London is the place where the historic past and the vibrant present come alive. A blend of history, groundbreaking architecture and culture has created an amazing and constantly evolving city.
Not surprisingly, the capital has become a mecca for visitors and a great place to live. There's something to appeal to everyone - whatever your interests may be, the city has it covered. With countless museums, galleries and entertainment options throughout the city, our program offers an opportunity to find out just how much London has to offer.
When in London
Museum Mile is an area with the largest concentration of museums and galleries in the UK, with 15 in total, attracting over a million visitors annually. Visit one of the world's best museums - the British Museum & the British Library, explore the galleries at Somerset House or try out the Foundling Museum. There are many other hidden gems along this mile route covering everything from archaeology to art to opera (see www.museum-mile.org.uk for a map).
The Tower of London
Take a free, guided tour of The Tower of London with one of the Yeoman Warders around one of the most famous fortified buildings in the world. Discover its 900 year history as a royal palace and fortress, prison and place of execution, mint, arsenal, menagerie and jewel house.
There are so many other sites to visit in London, including Tower Bridge, St. Paul's church, Trafalgar Square, Parliament, Westminster Abbey, Marble Arch, the Theater distric, the Bank of England, Buckingham Palace and Big Ben - just to name a few. We refer you to the official London tourist website for more information and pictures.

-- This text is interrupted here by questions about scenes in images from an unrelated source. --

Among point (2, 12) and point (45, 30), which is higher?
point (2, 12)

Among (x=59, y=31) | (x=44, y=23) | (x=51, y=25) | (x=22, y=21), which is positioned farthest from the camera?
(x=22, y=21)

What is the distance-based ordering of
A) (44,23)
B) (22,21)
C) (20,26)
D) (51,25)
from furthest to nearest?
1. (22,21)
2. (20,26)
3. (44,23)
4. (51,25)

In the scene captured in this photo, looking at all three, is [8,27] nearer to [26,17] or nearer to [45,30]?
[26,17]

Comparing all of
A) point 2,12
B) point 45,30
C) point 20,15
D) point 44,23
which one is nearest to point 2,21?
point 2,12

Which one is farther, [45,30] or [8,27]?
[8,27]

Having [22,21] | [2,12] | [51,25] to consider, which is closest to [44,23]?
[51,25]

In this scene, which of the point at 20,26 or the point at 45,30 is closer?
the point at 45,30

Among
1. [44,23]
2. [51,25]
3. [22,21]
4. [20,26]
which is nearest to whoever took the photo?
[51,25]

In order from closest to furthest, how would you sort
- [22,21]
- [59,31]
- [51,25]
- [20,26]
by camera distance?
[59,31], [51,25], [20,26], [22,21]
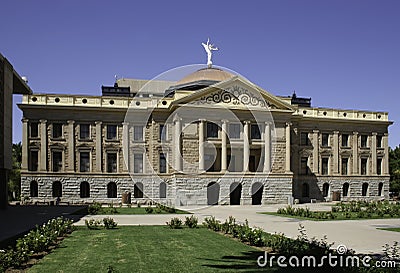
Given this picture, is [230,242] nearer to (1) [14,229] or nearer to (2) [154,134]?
(1) [14,229]

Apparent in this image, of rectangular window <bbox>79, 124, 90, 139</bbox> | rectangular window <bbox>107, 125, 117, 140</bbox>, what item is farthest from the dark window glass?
rectangular window <bbox>79, 124, 90, 139</bbox>

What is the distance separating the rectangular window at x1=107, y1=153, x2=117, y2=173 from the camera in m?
55.5

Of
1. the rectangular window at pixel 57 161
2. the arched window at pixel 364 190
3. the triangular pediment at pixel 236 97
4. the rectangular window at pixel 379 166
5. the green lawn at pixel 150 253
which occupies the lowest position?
the arched window at pixel 364 190

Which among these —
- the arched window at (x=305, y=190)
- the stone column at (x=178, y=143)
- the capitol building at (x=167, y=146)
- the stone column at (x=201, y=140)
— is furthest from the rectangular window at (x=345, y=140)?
the stone column at (x=178, y=143)

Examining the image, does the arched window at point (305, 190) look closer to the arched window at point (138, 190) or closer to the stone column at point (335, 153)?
the stone column at point (335, 153)

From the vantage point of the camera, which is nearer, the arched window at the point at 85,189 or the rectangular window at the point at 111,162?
the arched window at the point at 85,189

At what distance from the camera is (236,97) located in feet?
175

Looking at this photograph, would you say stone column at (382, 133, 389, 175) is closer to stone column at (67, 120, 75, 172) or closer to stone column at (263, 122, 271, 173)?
stone column at (263, 122, 271, 173)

Nestled between the mountains and the sea, Ireland's capital city is vibrant and ever changing. Home to a third of Ireland's population, Dublin is also the source of much of Ireland's rich cultural heritage. Magnificent public buildings such as Trinity College, Leister House and the Bank of Ireland are not to be missed. Medieval, Georgian and modern architecture provide a backdrop to this friendly, bustling port which is home to literary giants such as Joyce, Beckett and Wilde (among many others). And, of course, there's the best part: the inimitable Irish people themselves! Two quotes about the Irish are particularly telling:
- In Ireland, the inevitable never happens and the unexpected constantly occurs. Sir John Pentland Mahaffy
- This is one race of people for whom psychoanalysis is of no use whatsoever. Sigmund Freud (about the Irish)
When in Dublin
Trinity College was founded in 1592 and is the oldest university in Ireland. Trinity currently has 10,000 students and is a popular tourist attraction as well as a thriving university. The university campus has many interesting buildings, including the Printing House and the Dining Hall.
The Guinness Brewery was founded in 1759 by Arthur Guinness. The World of Guinness exhibition features an audio-visual show about the history of Guinness and its appeal/advertising, as well as a model Cooperage and Transport Museum. Business students might know that this brewery is the source of the T-test you studied in statistics - one worker there developed it to provide a way to do quick, smaller tests of the weight of bottles.
Parnell Square is a small, peaceful park dedicated to the men and women who have died in pursuit of Irish freedom. The Garden of Remembrance marks the spot where several leaders of the 1916 Easter Rising were held overnight before being taken to Kilmainham Gaol, where the Irish Volunteers movement was formed in 1913, and also where Sinn Fein ("We Ourselves") flowered. An Oisin Kelly sculpture is in the park and illustrates tragic Irish legends - something replicated in the Irish struggle for independence.
Other Cities to Visit in Ireland & Europe
Although Ireland is in the most western part of Europe, it is still easy to travel to different cities and/or countries. Some airlines offer very inexpensive flights (i.e. RyanAir.com) that may save time but may take more preparation and planning. You can also take buses from London to the continent through the Chunnel - the tunnel under the English Channel to France.